Department of Aerospace Engineering

2005 Distinguished Alumni

James T. Johnson

Aerospace Engineering
BS 1964 and, MS 1965

President, Gulfstream Aerospace Corporation

After getting his BS and MS degrees from Iowa State, James T. Johnson spent the next 28 years with the Boeing Company, starting out as an aerospace engineer and rose to the position of Vice President of Engineering and Product Development and later to Vice President and General Manager of the Renton Division and the Everett Division, where the Boeing 747, 767, and 777 were produced. 

In 1993, he left Boeing and became president of the Large Commercial Engine Group of Pratt and Whitney, a division of United Technologies, and in 1994, he became President of GE Capital Aviation Services, a holding of General Electric. In 1997, he moved to Gulfstream Aerospace Corporation, where he served as president and chief operating officer until his retirement. 

Johnson currently serves as the Chairman of the Board of Trustees of the Museum of Flight in Seattle. He is an Alfred P. Sloan Fellow and earned an MBA from the Massachusetts Institute of Technology in 1977. He is a fellow of AIAA and the Royal Aeronautical Society.

David Klinger

BS, Aerospace Engineering, 1967

Executive Vice President of Lockheed Martin Space Systems

David Klinger began his career with Lockheed Missiles and Space Company as a satellite attitude control systems engineer while pursuing his MS and PhD in aeronautics and astronautics at Stanford.

As a control systems engineer at Lockheed, he assumed positions of increasing technical and managerial responsibility, becoming eventually Vice President and Assistant General Manager for the Space Systems Division.

After the merger of Lockheed with Martin Marietta, he held several leadership positions in the company’s military and commercial space programs, rising to Executive Vice President of Quality and Operations, Missiles and Space.

He received the Meritorious Service Award from the National Reconnaissance Office in 2003, the Silver Knight Award from the National Management Association in 2000, and the Employee Recognition for Management Excellence award from Lockheed Martin in 2002.

Dennis A. Muilenburg

BS, Aerospace Engineering, 1986

Vice President and General Manager, Combat Systems
Boeing Integrated Defense Systems

A native of Iowa, Dennis Muilenburg received a BS degree in aerospace engineering from Iowa State and a MS degree from the University of Washington.

He joined Boeing in June 1985 and has held a progression of program management and engineering positions on a broad range of large-scale programs.
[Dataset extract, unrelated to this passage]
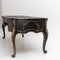 Vintage Baroque Black Desk 7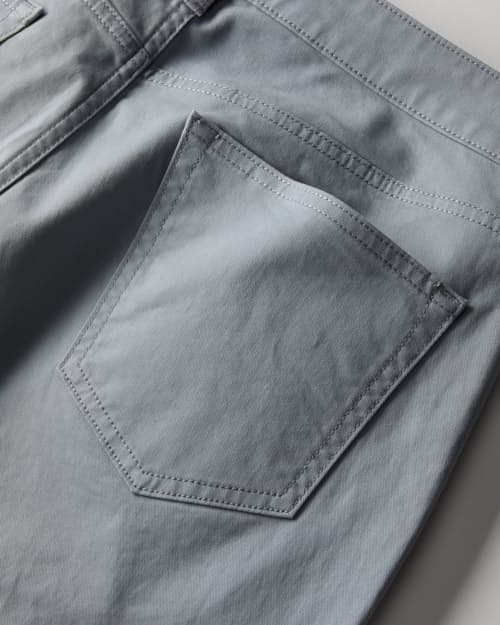 laydown detail image of 365 5-Pocket Pant - HB Straight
He was the Weapon System director for the Joint Strike Fighter program.

In 2001, he became Vice President of Programs and Engineering for Air Traffic Management, where he was responsible for the overall development of Boeing’s program to modernize the air traffic management system and to support complementary global communication, navigation, and surveillance services.

In 2003, he became the Boeing Company Vice President and General Manager for Combat Systems, and Program Manager of the Future Combat Systems effort – the centerpiece of the U.S. Army’s network-centric transformation initiative.

Robert E. Uhrig

Theoretical and Applied Mechanics
MS 1950 and PHD 1954

Distinguished Professor, University of Tennessee
Distinguished Scientist, Oak Right National Laboratory

A native of Raymond, Illinois, Robert Uhrig came to Iowa State in 1948 for graduate studies in theoretical and applied mechanics after completing his BS with honors from Illinois.

He was an instructor in engineering mechanics at West Point while on active duty with the U.S. Air Force from 1954 to 1956 and then returned to Iowa State as a faculty member in engineering mechanics and nuclear engineering. In 1960, he became chairman of Nuclear Engineering Sciences at the University of Florida and served as Dean of Engineering from 1968 to 1973.

Uhrig then left academe to become Vice President for Advanced Systems and Technology at Florida Power and Light. During his career, he authored 250 technical articles and two books, was elected Fellow of the American Nuclear Society in 1970, Fellow of the American Association for the Advancement of Science in 1980, and Fellow of ASME in 1980.

In 1969, he received the ASME Pi Tau Sigma Richards Memorial Award as Outstanding Mechanical Engineering Graduate for the Period 1944-1949.  He was the recipient of the Glenn Murphy Award for Outstanding Contributions to Nuclear Engineering Education from the ASEE in 1992.